*THE EXERCISE*
Show each line of the material below that contains the word "black", copying every such line in full.

======== GIVEN ENTRIES ========

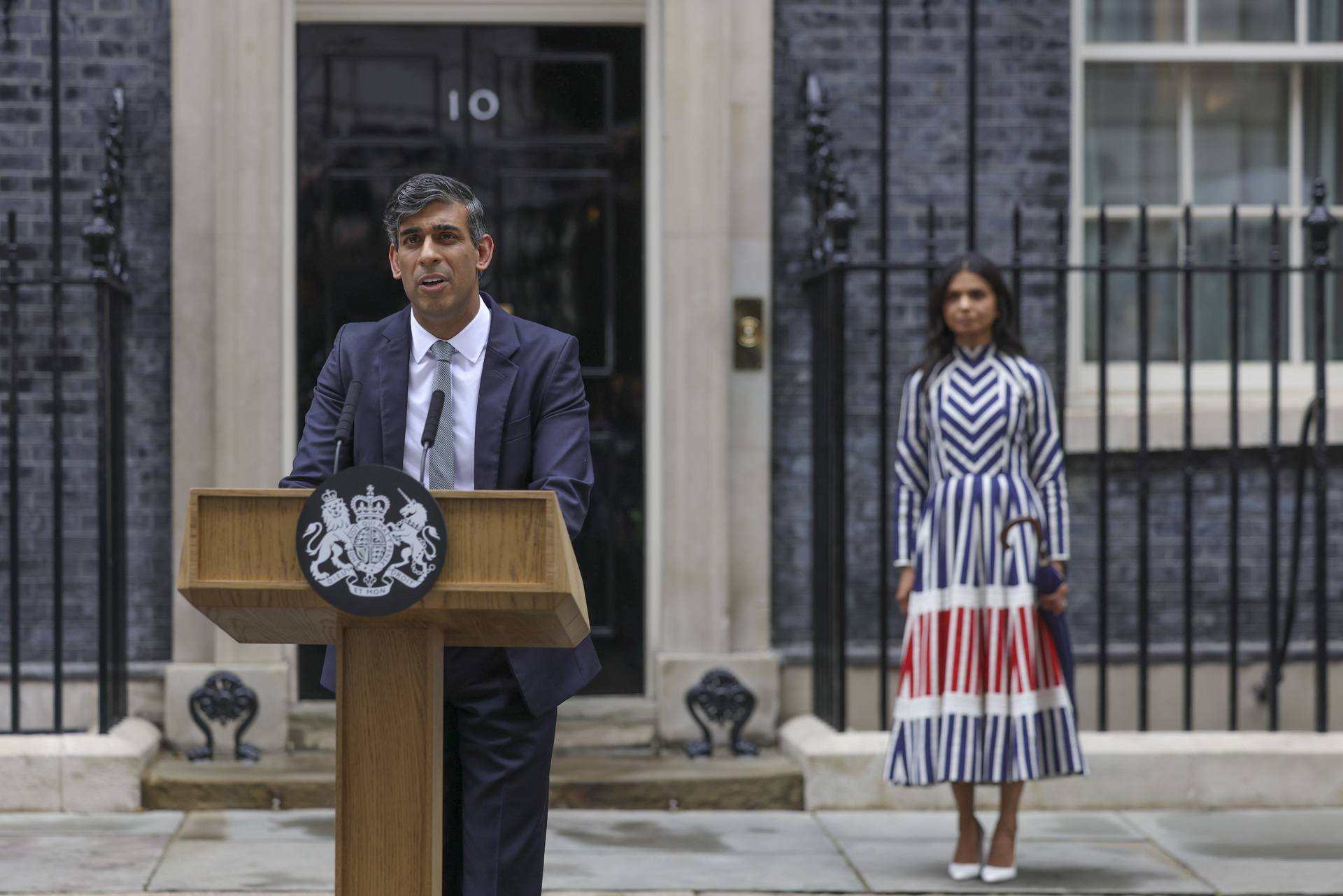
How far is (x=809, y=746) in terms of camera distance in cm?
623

========
======== GIVEN ENTRIES ========

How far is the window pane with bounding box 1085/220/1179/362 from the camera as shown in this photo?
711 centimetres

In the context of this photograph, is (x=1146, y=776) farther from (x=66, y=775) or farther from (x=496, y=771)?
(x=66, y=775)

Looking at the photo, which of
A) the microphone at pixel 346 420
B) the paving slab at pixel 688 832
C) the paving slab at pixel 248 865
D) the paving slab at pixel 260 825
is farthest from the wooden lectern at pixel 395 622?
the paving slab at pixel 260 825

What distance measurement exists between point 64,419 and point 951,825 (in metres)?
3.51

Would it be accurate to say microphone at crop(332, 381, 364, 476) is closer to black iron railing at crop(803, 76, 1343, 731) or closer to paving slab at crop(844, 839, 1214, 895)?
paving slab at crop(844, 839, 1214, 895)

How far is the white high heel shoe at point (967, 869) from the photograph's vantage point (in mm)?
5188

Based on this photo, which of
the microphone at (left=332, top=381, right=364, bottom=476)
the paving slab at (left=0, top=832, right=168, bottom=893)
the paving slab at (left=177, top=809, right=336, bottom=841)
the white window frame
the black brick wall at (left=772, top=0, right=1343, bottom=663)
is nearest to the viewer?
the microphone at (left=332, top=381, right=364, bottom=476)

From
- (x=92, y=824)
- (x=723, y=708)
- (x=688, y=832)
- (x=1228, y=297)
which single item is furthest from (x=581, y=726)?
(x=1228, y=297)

========
======== GIVEN ENTRIES ========

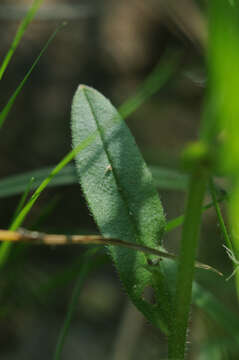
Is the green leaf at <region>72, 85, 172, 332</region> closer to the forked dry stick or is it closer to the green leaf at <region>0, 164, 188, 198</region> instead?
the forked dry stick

========

*RIGHT ANSWER*
Would it be accurate to say microphone at crop(332, 381, 364, 476) is closer to black iron railing at crop(803, 76, 1343, 731) or closer to paving slab at crop(844, 839, 1214, 895)?
the black brick wall at (left=772, top=0, right=1343, bottom=663)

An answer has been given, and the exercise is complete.